BioWorld International Correspondent

PARIS - Cerep SA is taking over Molecular Engine Laboratories (MEL), a Paris-based biotechnology company specialized in identifying targets and developing therapeutics for cancer.

Cerep will issue 400,000 shares (about 3.4 percent of its outstanding equity) to MEL shareholders in exchange for 100 percent of their shares. The subscription price will be the average of the market price during the 20 trading days preceding the share issue, but will not be more than €12 or less than €9.

If Cerep's shareholders do not approve the capital increase, Cerep will acquire MEL for cash equal to the value of the share exchange - about €3.6 million to €4.8 million.

Cerep, of Rueil-Malmaison, also is committed to paying MEL shareholders royalties of 5 percent to 8 percent for the first diagnostic or therapeutic product resulting from the company's research programs, whether licensed to a third party or commercialized directly.
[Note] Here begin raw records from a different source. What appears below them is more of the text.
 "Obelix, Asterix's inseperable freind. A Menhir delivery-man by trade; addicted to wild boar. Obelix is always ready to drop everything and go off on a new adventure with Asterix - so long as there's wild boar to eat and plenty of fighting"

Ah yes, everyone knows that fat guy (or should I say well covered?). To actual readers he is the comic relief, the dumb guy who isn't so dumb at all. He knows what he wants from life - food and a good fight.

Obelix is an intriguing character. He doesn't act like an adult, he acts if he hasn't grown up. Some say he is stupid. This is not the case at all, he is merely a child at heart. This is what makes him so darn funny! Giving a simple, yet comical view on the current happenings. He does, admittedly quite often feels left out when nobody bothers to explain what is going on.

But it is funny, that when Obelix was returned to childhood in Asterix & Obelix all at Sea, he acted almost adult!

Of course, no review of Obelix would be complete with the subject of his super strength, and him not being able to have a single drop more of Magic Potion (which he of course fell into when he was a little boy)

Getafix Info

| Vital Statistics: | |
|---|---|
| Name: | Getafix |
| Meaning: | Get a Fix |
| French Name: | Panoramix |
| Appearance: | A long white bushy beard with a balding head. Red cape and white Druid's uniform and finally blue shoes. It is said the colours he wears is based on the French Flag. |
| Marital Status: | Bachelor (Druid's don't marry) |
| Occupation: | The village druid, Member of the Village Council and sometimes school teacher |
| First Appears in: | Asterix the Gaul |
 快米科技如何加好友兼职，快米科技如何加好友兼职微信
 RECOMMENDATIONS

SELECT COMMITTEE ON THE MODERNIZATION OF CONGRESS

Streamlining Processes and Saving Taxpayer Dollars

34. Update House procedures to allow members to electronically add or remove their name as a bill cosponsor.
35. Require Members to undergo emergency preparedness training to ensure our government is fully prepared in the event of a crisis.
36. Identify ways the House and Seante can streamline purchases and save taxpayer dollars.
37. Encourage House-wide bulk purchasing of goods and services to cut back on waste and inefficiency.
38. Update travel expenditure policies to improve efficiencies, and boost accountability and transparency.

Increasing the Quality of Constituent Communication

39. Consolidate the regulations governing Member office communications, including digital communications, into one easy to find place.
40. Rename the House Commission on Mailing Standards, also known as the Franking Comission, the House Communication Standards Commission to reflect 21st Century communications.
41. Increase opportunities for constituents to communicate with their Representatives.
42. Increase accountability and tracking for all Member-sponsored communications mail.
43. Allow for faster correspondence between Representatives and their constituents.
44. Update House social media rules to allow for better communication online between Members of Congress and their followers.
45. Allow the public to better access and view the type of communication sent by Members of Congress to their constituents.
The takeover has been approved by both boards and is expected to be finalized within the next six months, provided MEL meets certain conditions, including a refinancing of the company, a reduction in its liabilities and a commitment by its shareholders to sell 100 percent of their shares.

Cerep CEO Thierry Jean told BioWorld International the purpose of the conditions is to give MEL a positive balance sheet. He said the takeover negotiations had been rushed and Cerep wasn't able to complete the normal due diligence. The clauses effectively take the place of that, he explained.

MEL was founded in 2000 to focus on cancer, based on the observation that some cancer cells spontaneously lose their malignant phenotype. At the time, MEL told BioWorld International that it intended to identify all 100 genes involved in the so-called "gene reversion" process. Its method entails multiplying the reverting cells and comparing the genes they express with those of the malignant parent cells.

After identifying the genes, the company consults gene banks to obtain the complete sequences or sequences them itself using its ABI 3700 sequencer, which uses capillary electrophoresis technology. MEL hoped to find about 10 sequenced genes that coded for therapeutic proteins for cancer and indicated that each product could have several applications, since they could be adapted to different families of cancers and even to individual patients.

The company has developed several tumor reversion models, identified numerous genes involved in the phenomenon and validated four genes through in vitro, in vivo and ex vivo studies performed on cells taken from patients suffering from acute myeloid leukemia. A proof-of-principle Phase II trial of a drug in that indication is under way in patients who have shown resistance to other treatments or are in relapse. In addition, the company has identified several chemical leads acting on targets involved in tumor reversion, and those are being optimized.

The cell reversion process is not confined to cancers - MEL has found it in Alzheimer's disease, as well. But MEL concentrated its activities on cancer, while offering licenses to third parties for applications in other pathologies.

Jean said that Cerep has not decided whether MEL would be absorbed by Cerep or kept as a separate subsidiary. In any event, its 20 employees will continue to operate out of the 700-square-meter premise MEL rents in Paris, while becoming a part of Cerep's drug discovery platform.

Cerep, which provides drug discovery, lead optimization and pharmacological profiling services to the biopharmaceutical industry, already strengthened its expertise in the field of cancer in January, when it acquired the Swiss clinical development services company Hesperion AG for $13 million.